Wow that was awesome! How do you make it a reality?

You write a charter that embodies this sentiment: The Creative Services Department is responsible for delivering to the Company Brand. We report to the Brand, not the CEO. (I highly recommend not using those exact words, as a door may be shown to you pretty quickly! But the sentiment is right--your department needs to support the brand, not a single client's, or divisions, goals.)

A charter is a tool to support and guide our every action, thought and word. This applies to project strategy, design and implementation. You write the charter, get it blessed by management, communicate to and educate your staff of the meaning, and you're set to go. (Make sure your staff understands how to communicate the charter--it's not a way to say "no," it's a tool for educating your colleagues on why your department exists and what the company sees as the best use of the department's resources). It's a way to demonstrate to senior management that you deliver vision, pro-activity and professionalism. They're often delighted to have someone else do it, and it's better for everyone when it's you who understands most deeply what the needs are.

When writing your charter, first define where you are ("we deliver a service for our clients") and what your vision is for your group ("we are a strategic partner to our business partners"). Now you can chart out this path create a charter that evolves across time. But it requires support from above to make this evolution happen. Your charter will likely evolve over time, as you take the department from the current state to the future state.
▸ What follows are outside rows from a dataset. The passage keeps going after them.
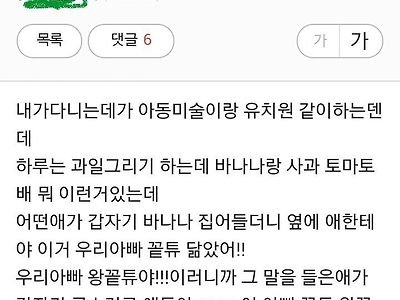 선생님이 아빠 꼬추 칭찬함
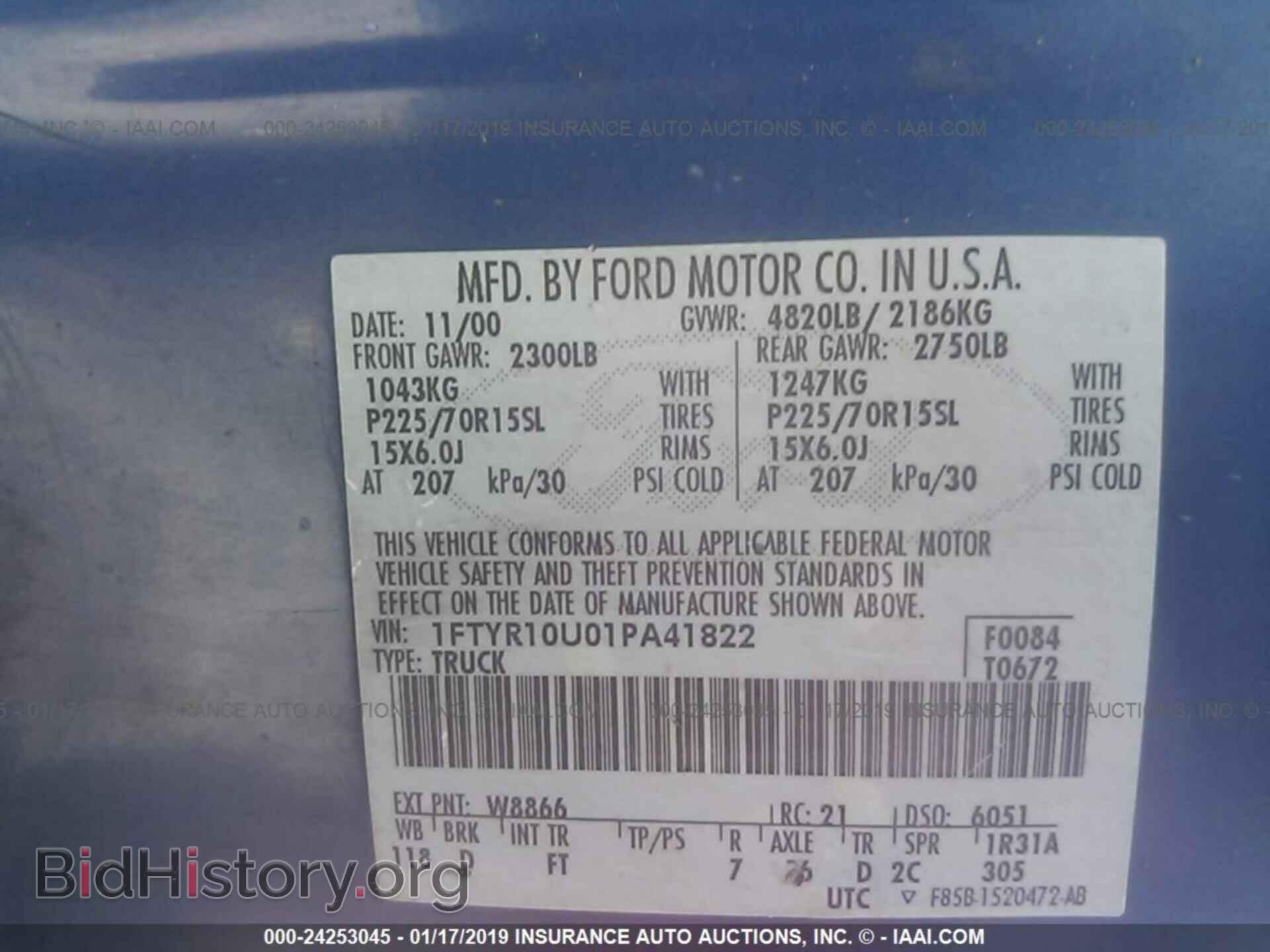2012 FORD TAURUS - VIN: 1FAHP2DW8CG107193 - Photo 9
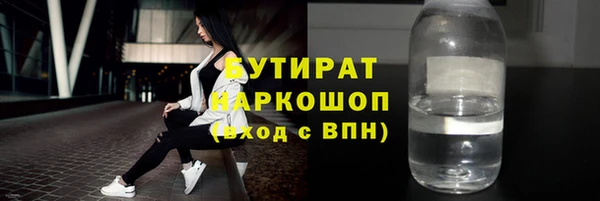 ешки Балабаново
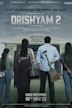 Drishyam 2 (2022 film)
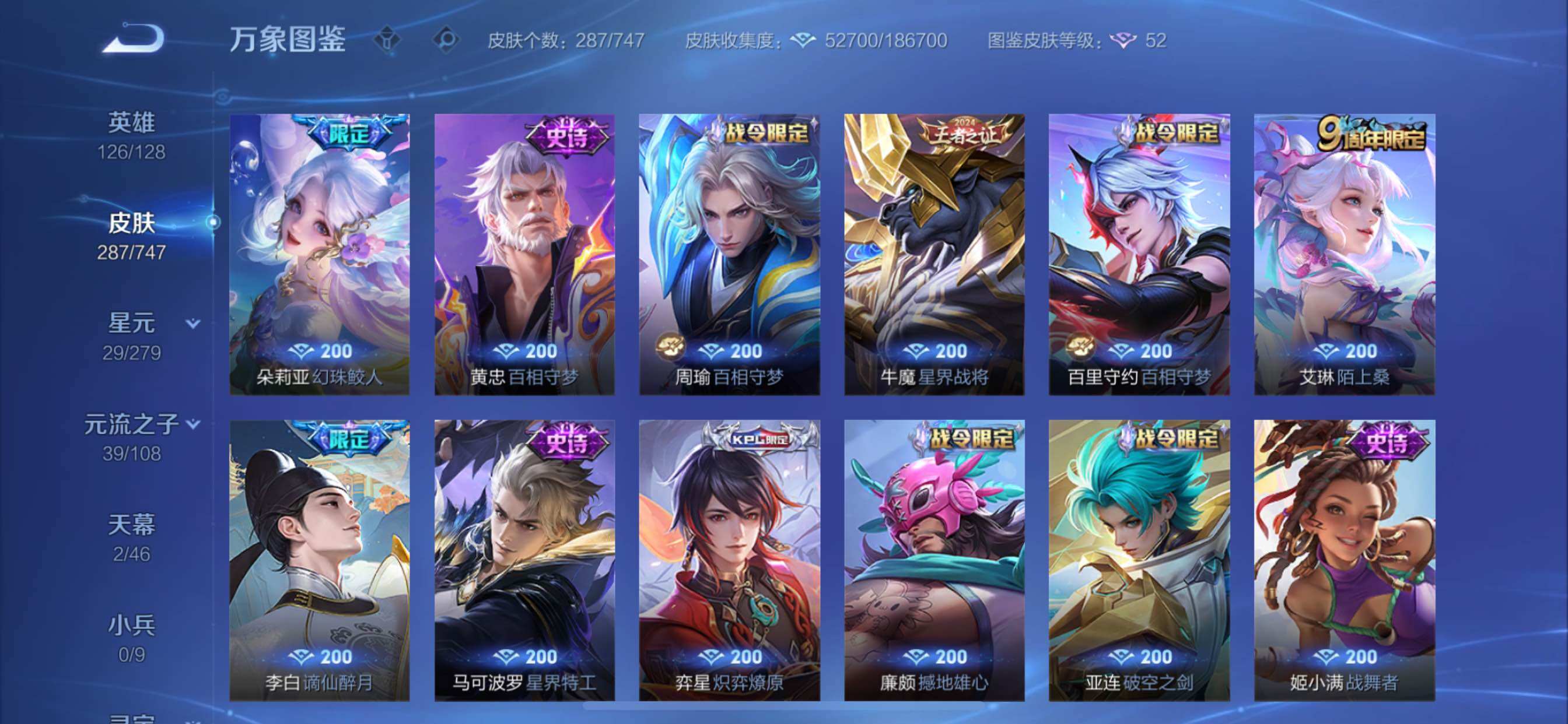 WZCMY3445624王者荣耀账号详情图10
Once you have your charter in place, the fun starts to happen:

  • An upward shift in perception of yourself and your team--you're a respected equal in the eyes of senior management so everyone else needs to get onboard.
  • Clients become business partners, not clients. Partners have shared objectives and shared success.
  • A creative team that is empowered and required to think at a strategic level. An energized, excited, sales-driving force of creativity.
  • A-level candidates who understand the brand. No more "yes" people who move it along the assembly line and undermine brand integrity.
  • A shared starting point to refer to when a business partner wants to do a project you believe is in conflict with the brand.

A charter is a direct path to creative freedom within the brand and mutual respect among your colleagues and partners. Go forth and create!